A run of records

┌──

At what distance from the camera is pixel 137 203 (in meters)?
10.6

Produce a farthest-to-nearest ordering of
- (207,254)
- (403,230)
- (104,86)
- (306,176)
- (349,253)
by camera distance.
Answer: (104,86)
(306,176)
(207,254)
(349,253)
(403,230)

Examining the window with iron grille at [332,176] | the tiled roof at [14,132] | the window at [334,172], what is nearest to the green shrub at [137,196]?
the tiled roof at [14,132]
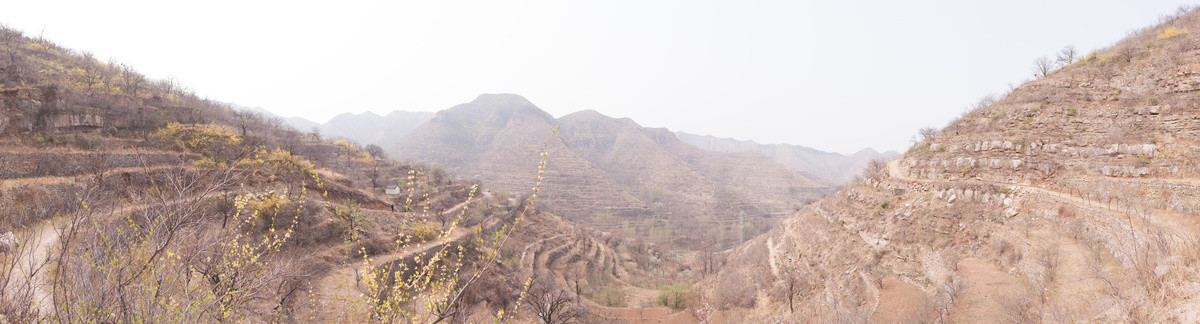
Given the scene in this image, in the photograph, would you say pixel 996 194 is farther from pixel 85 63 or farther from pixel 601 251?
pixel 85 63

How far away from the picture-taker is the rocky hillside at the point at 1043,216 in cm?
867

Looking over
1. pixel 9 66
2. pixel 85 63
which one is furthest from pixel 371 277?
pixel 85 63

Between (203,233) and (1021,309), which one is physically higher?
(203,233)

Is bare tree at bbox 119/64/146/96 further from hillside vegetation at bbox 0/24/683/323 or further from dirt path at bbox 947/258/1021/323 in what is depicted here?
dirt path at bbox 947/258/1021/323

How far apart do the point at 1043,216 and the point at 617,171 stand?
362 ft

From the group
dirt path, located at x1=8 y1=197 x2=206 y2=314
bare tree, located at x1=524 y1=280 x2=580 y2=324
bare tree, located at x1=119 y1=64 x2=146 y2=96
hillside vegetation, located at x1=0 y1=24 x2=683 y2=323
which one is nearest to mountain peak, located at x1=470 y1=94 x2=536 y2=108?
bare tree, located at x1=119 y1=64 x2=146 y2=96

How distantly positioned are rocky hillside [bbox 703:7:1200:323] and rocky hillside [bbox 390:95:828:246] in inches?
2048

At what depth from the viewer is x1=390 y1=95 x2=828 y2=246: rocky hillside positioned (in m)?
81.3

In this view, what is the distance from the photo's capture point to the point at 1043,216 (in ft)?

└──

Reproduce all of the material above word for word, omitting the pictures.

At what distance from the camera is pixel 137 203 (in meters)?
10.6

Produce a farthest-to-nearest ordering of
- (207,254)
- (403,230)
- (104,86)
- (306,176)
- (349,253)
by camera distance.
Answer: (104,86)
(306,176)
(207,254)
(349,253)
(403,230)

Examining the window with iron grille at [332,176] | the tiled roof at [14,132] | the window at [334,172], what is nearest to the green shrub at [137,196]?
the tiled roof at [14,132]
Given the scene in this image, in the photograph, would you say pixel 996 194 is farther from pixel 85 63 or farther from pixel 601 251?
pixel 85 63

How far away from the picture-taker is the rocky hillside at the point at 1043,216 in cm?
867

Looking over
1. pixel 9 66
2. pixel 85 63
which one is furthest from pixel 371 277?
pixel 85 63

Between (203,233) and (1021,309), which one is physically higher?
(203,233)

Is bare tree at bbox 119/64/146/96 further from hillside vegetation at bbox 0/24/683/323 or further from dirt path at bbox 947/258/1021/323 in what is depicted here?
dirt path at bbox 947/258/1021/323

How far apart do the point at 1043,216 and the point at 617,171 stand?
362 ft

From the group
dirt path, located at x1=8 y1=197 x2=206 y2=314
bare tree, located at x1=524 y1=280 x2=580 y2=324
bare tree, located at x1=119 y1=64 x2=146 y2=96
hillside vegetation, located at x1=0 y1=24 x2=683 y2=323
which one is nearest to mountain peak, located at x1=470 y1=94 x2=536 y2=108?
bare tree, located at x1=119 y1=64 x2=146 y2=96

How distantly positioned are rocky hillside [bbox 703:7:1200:323] and rocky hillside [bbox 390:95:828:246] in inches?
2048

At what depth from the viewer is x1=390 y1=95 x2=828 y2=246: rocky hillside positioned (in m)?
81.3

In this view, what is the distance from the photo's capture point to the point at 1043,216 (in ft)?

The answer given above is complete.